• **Work required**: Below are some records. Write out the lines from the one containing "Based on the" to the last line, word for word, leaving out pictures.

— Start Data in this exercise —

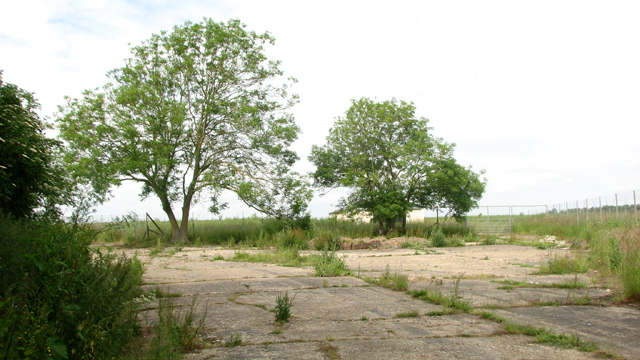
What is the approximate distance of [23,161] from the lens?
5770mm

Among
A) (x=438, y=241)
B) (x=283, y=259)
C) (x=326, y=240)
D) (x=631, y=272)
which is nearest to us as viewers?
(x=631, y=272)

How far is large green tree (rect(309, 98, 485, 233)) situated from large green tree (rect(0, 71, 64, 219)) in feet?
63.9

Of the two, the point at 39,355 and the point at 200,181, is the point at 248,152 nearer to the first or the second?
the point at 200,181

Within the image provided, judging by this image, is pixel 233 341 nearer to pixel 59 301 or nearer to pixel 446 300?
pixel 59 301

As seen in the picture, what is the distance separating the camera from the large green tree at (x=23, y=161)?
551 cm

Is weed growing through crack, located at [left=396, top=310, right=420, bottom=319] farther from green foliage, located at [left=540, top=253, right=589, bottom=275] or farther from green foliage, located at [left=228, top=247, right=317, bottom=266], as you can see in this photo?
green foliage, located at [left=228, top=247, right=317, bottom=266]

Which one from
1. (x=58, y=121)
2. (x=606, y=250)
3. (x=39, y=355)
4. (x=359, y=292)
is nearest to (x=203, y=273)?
(x=359, y=292)

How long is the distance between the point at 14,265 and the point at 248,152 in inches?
783

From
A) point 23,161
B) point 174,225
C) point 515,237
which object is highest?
point 23,161

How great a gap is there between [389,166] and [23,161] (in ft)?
74.0

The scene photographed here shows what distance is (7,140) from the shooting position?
213 inches

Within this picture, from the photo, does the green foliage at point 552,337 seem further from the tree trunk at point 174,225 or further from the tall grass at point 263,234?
the tree trunk at point 174,225

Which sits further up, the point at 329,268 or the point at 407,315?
the point at 329,268

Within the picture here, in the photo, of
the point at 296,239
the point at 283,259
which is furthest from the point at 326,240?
the point at 283,259
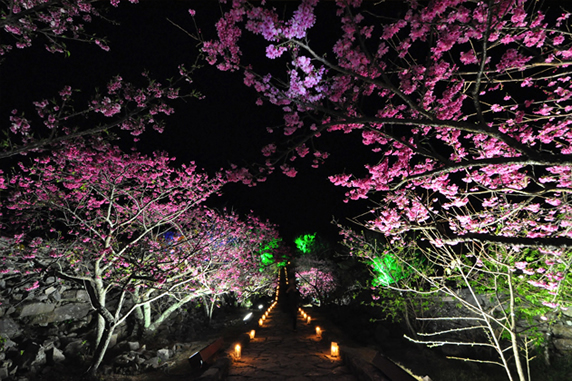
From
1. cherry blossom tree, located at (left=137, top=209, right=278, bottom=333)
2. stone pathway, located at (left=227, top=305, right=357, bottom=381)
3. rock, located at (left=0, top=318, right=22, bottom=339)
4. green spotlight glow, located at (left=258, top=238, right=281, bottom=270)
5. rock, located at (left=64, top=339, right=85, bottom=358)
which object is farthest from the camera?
green spotlight glow, located at (left=258, top=238, right=281, bottom=270)

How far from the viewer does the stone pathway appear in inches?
257

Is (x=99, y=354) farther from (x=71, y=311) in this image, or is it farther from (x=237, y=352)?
(x=71, y=311)

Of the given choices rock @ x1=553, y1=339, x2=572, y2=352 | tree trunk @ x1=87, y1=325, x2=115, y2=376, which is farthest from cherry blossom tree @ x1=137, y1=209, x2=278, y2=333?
rock @ x1=553, y1=339, x2=572, y2=352

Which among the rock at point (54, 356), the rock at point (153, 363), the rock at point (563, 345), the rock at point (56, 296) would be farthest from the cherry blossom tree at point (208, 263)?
the rock at point (563, 345)

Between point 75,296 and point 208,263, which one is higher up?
point 208,263

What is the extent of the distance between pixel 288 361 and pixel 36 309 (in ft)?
40.4

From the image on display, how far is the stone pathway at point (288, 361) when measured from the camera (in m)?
6.52

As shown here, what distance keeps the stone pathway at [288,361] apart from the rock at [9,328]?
952 cm

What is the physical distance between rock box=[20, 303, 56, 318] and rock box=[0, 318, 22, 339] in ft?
3.23

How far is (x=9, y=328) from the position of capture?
1062cm

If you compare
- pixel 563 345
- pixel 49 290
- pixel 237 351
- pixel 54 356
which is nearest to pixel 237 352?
pixel 237 351

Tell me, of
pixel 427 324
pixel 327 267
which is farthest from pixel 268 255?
pixel 427 324

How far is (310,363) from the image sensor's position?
24.4 ft

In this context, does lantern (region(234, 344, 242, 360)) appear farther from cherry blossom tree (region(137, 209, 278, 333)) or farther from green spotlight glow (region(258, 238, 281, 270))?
green spotlight glow (region(258, 238, 281, 270))
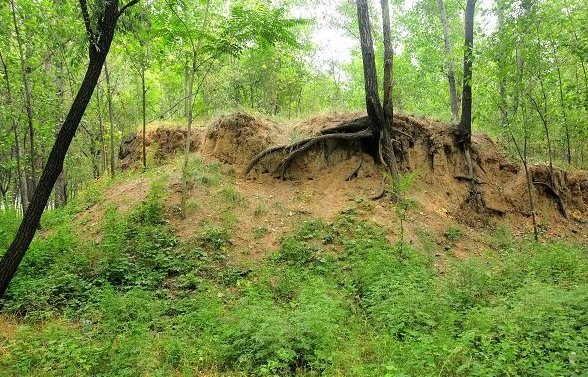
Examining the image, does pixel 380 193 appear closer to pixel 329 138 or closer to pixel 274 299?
pixel 329 138

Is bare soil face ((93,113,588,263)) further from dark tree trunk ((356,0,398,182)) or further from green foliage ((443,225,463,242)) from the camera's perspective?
dark tree trunk ((356,0,398,182))

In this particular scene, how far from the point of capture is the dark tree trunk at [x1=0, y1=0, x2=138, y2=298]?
6.29 meters

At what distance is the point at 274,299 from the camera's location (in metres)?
8.09

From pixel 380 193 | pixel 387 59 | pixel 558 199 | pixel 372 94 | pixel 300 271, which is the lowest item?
pixel 300 271

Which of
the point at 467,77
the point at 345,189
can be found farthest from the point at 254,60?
the point at 467,77

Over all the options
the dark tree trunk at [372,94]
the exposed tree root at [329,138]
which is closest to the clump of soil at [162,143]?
the exposed tree root at [329,138]

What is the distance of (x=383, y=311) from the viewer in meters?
6.65

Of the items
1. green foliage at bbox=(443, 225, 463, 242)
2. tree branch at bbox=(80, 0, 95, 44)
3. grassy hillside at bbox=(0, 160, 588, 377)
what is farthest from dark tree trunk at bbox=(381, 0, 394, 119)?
tree branch at bbox=(80, 0, 95, 44)

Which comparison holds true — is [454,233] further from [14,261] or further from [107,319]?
[14,261]

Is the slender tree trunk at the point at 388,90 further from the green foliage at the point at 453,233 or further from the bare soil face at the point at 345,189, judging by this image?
the green foliage at the point at 453,233

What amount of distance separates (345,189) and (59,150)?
777cm

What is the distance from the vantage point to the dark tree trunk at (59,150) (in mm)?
6293

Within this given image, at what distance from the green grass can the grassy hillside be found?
0.10ft

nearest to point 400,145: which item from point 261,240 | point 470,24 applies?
point 470,24
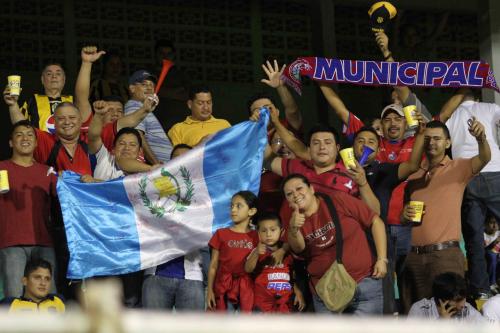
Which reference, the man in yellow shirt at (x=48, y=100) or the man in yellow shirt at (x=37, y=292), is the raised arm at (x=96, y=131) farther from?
the man in yellow shirt at (x=37, y=292)

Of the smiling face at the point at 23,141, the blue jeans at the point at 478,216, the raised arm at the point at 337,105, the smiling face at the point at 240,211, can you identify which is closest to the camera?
the smiling face at the point at 240,211

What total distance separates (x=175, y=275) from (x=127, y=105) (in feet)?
6.74

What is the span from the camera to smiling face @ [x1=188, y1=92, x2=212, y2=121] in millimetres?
8539

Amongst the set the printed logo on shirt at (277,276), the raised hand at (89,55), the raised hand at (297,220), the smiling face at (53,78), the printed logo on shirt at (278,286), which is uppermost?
the raised hand at (89,55)

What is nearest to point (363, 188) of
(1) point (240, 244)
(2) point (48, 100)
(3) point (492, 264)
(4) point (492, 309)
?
(1) point (240, 244)

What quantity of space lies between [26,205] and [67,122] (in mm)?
743

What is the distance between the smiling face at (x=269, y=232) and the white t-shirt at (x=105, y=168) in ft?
4.37

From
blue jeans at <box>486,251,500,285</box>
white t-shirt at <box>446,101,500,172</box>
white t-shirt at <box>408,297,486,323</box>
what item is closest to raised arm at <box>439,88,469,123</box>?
white t-shirt at <box>446,101,500,172</box>

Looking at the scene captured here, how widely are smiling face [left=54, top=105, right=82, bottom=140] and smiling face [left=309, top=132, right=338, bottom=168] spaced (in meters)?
1.75

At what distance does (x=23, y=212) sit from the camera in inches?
277

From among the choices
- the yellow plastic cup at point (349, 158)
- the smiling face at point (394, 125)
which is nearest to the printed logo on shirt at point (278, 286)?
the yellow plastic cup at point (349, 158)

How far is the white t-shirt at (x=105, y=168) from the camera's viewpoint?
7645 millimetres

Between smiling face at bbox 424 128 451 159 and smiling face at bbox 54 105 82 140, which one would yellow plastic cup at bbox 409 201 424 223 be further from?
smiling face at bbox 54 105 82 140

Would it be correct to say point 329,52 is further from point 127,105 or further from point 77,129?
point 77,129
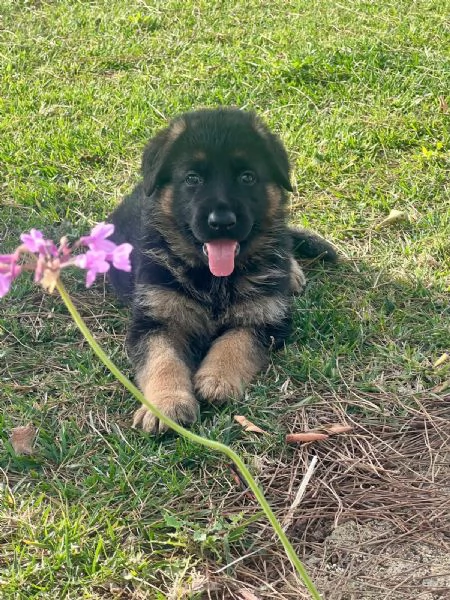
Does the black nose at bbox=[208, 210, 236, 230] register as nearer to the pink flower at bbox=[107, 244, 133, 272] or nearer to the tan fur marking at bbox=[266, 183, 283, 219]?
the tan fur marking at bbox=[266, 183, 283, 219]

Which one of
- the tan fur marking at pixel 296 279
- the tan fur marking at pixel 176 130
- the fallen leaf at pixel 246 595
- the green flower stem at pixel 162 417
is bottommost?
the tan fur marking at pixel 296 279

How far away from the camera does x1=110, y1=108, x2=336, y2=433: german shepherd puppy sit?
346 cm

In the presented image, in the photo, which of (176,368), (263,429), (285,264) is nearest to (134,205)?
(285,264)

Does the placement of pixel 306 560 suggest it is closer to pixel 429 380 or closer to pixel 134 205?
pixel 429 380

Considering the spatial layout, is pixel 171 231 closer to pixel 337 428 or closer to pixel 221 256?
pixel 221 256

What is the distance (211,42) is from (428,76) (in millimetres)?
1808

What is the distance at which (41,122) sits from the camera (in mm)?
5633

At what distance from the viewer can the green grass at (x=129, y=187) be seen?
106 inches

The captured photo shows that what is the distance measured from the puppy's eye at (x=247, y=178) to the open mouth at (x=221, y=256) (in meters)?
0.27

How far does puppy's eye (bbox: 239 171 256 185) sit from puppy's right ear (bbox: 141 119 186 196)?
35 centimetres

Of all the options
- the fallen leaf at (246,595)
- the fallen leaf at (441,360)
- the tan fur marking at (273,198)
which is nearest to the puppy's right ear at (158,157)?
the tan fur marking at (273,198)

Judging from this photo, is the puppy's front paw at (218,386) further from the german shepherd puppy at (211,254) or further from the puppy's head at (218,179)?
the puppy's head at (218,179)

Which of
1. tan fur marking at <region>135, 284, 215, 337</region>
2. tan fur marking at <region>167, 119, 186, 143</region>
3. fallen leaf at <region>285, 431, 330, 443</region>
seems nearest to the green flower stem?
fallen leaf at <region>285, 431, 330, 443</region>

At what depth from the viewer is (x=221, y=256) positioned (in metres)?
3.55
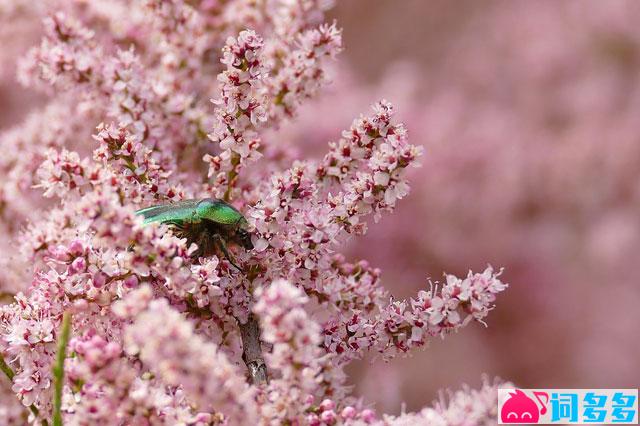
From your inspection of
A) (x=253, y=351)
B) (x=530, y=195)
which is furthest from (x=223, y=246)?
(x=530, y=195)

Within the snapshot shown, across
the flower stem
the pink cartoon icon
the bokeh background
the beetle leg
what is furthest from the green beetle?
the bokeh background

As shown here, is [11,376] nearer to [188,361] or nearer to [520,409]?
[188,361]

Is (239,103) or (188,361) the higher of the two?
(239,103)

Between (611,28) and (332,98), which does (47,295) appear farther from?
(611,28)

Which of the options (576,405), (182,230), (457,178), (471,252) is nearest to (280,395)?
(182,230)

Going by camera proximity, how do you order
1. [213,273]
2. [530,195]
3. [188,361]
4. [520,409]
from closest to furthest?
1. [188,361]
2. [213,273]
3. [520,409]
4. [530,195]

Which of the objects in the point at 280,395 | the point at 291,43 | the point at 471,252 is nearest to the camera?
the point at 280,395

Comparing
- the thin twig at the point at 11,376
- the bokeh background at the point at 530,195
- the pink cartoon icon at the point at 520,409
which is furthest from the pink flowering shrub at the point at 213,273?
the bokeh background at the point at 530,195
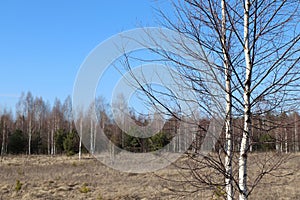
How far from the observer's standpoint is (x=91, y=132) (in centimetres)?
1475

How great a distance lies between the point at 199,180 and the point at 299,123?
2.09ft

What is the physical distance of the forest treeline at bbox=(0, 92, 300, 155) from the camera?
2.11 metres

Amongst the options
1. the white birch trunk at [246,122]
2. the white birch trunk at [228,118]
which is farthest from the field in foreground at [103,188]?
the white birch trunk at [246,122]

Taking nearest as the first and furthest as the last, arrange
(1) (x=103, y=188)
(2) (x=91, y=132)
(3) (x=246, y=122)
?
1. (3) (x=246, y=122)
2. (1) (x=103, y=188)
3. (2) (x=91, y=132)

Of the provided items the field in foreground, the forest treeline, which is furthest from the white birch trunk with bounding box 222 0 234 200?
the field in foreground

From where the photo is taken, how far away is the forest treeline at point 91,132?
211cm

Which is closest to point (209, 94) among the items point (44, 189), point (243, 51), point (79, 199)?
point (243, 51)

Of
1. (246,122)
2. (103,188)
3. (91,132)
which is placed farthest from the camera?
(91,132)

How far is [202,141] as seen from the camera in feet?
7.25

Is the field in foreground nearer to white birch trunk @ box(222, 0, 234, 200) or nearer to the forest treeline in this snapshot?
A: the forest treeline

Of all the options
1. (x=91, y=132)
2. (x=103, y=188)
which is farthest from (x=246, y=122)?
(x=91, y=132)

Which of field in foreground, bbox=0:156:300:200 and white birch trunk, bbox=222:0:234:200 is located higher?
white birch trunk, bbox=222:0:234:200

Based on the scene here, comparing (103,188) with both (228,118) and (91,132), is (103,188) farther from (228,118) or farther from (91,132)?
(228,118)

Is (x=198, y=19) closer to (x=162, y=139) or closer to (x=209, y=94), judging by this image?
(x=209, y=94)
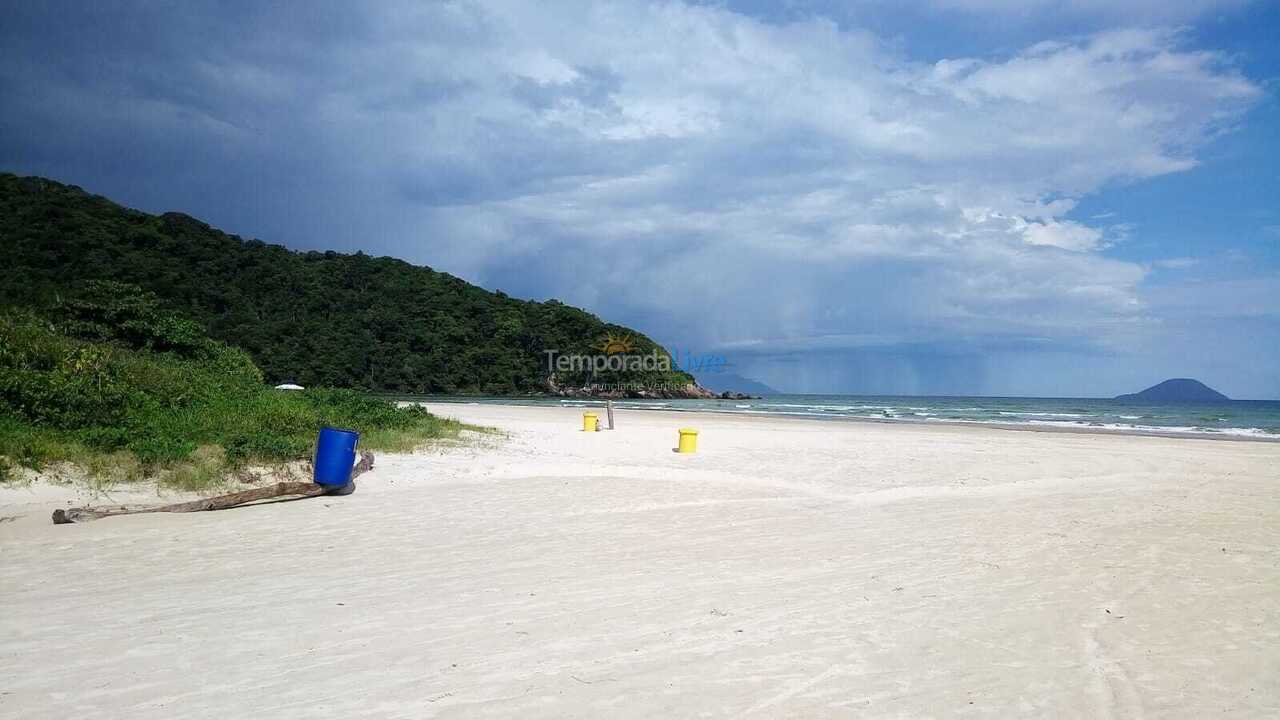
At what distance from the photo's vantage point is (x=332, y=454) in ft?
31.9

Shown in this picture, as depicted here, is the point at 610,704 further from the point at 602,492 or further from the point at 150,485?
the point at 150,485

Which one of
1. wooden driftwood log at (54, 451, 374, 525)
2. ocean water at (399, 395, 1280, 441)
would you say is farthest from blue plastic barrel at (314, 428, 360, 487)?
ocean water at (399, 395, 1280, 441)

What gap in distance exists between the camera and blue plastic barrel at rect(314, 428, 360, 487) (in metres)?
9.71

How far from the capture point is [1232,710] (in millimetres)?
3617

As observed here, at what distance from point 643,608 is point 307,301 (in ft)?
283

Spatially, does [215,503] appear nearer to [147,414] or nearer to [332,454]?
[332,454]

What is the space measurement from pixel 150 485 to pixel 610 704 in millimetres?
8492

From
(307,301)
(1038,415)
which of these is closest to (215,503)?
(1038,415)

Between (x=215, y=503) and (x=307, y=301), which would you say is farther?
(x=307, y=301)

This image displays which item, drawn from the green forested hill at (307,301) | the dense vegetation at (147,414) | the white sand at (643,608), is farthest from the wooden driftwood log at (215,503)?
the green forested hill at (307,301)

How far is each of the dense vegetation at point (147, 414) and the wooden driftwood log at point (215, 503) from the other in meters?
1.19

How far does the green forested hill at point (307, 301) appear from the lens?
53.2 m

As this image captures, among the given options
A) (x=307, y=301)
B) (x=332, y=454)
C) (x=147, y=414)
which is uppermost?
(x=307, y=301)

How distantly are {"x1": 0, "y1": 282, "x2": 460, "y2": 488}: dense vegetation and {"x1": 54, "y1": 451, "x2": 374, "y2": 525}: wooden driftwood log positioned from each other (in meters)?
1.19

— End Data in this exercise —

• **Reply**:
Based on the scene here, comparing (103,188) with both (228,118) and (91,132), is (103,188) farther from (228,118) or farther from (91,132)?
(228,118)

Is (x=198, y=19) closer to (x=162, y=139) or closer to (x=209, y=94), judging by this image?
(x=209, y=94)
At what distance from the photo's vantage point is (x=332, y=454) in ft?
31.9

Shown in this picture, as depicted here, is the point at 610,704 further from the point at 602,492 or further from the point at 150,485?
the point at 150,485

Which one of
1. wooden driftwood log at (54, 451, 374, 525)
2. ocean water at (399, 395, 1280, 441)
would you say is farthest from blue plastic barrel at (314, 428, 360, 487)?
ocean water at (399, 395, 1280, 441)

What gap in distance exists between the camera and blue plastic barrel at rect(314, 428, 360, 487) (in metres)?
9.71

How far from the capture point is [1232,710] (in millimetres)?
3617

As observed here, at what distance from point 643,608 is point 307,301 (in ft)?
283

Spatially, does [215,503] appear nearer to [147,414] or nearer to [332,454]?
[332,454]

What is the space measurement from pixel 150 485 to pixel 610 704 in millimetres?
8492

From
(307,301)
(1038,415)
which of these is closest to (215,503)?
(1038,415)

Between (x=215, y=503) and (x=307, y=301), which would you say is farther?
(x=307, y=301)

This image displays which item, drawn from the green forested hill at (307,301) | the dense vegetation at (147,414) | the white sand at (643,608), is farthest from the wooden driftwood log at (215,503)?
the green forested hill at (307,301)

How far is each of the dense vegetation at point (147, 414) and the wooden driftwood log at point (215, 503) from the other in meters?
1.19

How far does the green forested hill at point (307, 301) appear from the lens?
53.2 m

As this image captures, among the given options
A) (x=307, y=301)
B) (x=332, y=454)
C) (x=147, y=414)
which is uppermost?
(x=307, y=301)

How distantly are {"x1": 0, "y1": 282, "x2": 460, "y2": 488}: dense vegetation and {"x1": 54, "y1": 451, "x2": 374, "y2": 525}: wooden driftwood log positioned from each other (in meters)?
1.19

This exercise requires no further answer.